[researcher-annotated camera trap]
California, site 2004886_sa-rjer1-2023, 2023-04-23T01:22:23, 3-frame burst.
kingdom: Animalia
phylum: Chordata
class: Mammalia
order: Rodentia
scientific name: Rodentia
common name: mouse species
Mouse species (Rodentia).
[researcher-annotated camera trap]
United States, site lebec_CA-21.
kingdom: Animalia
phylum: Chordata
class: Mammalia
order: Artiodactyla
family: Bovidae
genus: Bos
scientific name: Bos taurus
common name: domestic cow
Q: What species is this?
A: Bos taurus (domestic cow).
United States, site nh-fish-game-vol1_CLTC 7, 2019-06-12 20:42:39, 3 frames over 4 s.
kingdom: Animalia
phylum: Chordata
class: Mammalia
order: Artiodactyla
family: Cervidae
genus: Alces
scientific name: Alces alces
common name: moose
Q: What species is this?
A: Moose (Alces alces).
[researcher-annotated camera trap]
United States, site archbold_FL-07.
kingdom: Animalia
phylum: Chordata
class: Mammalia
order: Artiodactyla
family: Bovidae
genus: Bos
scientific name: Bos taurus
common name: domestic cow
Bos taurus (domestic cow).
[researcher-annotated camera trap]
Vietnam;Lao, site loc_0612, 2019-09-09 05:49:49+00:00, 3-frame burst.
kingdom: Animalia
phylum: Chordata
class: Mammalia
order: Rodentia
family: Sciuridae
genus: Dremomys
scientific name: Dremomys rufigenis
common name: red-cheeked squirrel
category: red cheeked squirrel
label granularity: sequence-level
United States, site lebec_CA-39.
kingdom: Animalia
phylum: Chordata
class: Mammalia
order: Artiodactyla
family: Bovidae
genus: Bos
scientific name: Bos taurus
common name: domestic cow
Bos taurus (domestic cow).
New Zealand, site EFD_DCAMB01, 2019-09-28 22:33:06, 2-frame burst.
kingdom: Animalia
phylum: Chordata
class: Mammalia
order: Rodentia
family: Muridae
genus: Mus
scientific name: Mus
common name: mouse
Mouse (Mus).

---

Exercise prompt — Could you write out all the records exactly, please?

Answer below —
[researcher-annotated camera trap]
California, site 2004886_sa-rjer1-2023, 2023-04-23T01:22:23, 3-frame burst.
kingdom: Animalia
phylum: Chordata
class: Mammalia
order: Rodentia
scientific name: Rodentia
common name: mouse species
Mouse species (Rodentia).
[researcher-annotated camera trap]
United States, site lebec_CA-21.
kingdom: Animalia
phylum: Chordata
class: Mammalia
order: Artiodactyla
family: Bovidae
genus: Bos
scientific name: Bos taurus
common name: domestic cow
Q: What species is this?
A: Bos taurus (domestic cow).
United States, site nh-fish-game-vol1_CLTC 7, 2019-06-12 20:42:39, 3 frames over 4 s.
kingdom: Animalia
phylum: Chordata
class: Mammalia
order: Artiodactyla
family: Cervidae
genus: Alces
scientific name: Alces alces
common name: moose
Q: What species is this?
A: Moose (Alces alces).
[researcher-annotated camera trap]
United States, site archbold_FL-07.
kingdom: Animalia
phylum: Chordata
class: Mammalia
order: Artiodactyla
family: Bovidae
genus: Bos
scientific name: Bos taurus
common name: domestic cow
Bos taurus (domestic cow).
[researcher-annotated camera trap]
Vietnam;Lao, site loc_0612, 2019-09-09 05:49:49+00:00, 3-frame burst.
kingdom: Animalia
phylum: Chordata
class: Mammalia
order: Rodentia
family: Sciuridae
genus: Dremomys
scientific name: Dremomys rufigenis
common name: red-cheeked squirrel
category: red cheeked squirrel
label granularity: sequence-level
United States, site lebec_CA-39.
kingdom: Animalia
phylum: Chordata
class: Mammalia
order: Artiodactyla
family: Bovidae
genus: Bos
scientific name: Bos taurus
common name: domestic cow
Bos taurus (domestic cow).
New Zealand, site EFD_DCAMB01, 2019-09-28 22:33:06, 2-frame burst.
kingdom: Animalia
phylum: Chordata
class: Mammalia
order: Rodentia
family: Muridae
genus: Mus
scientific name: Mus
common name: mouse
Mouse (Mus).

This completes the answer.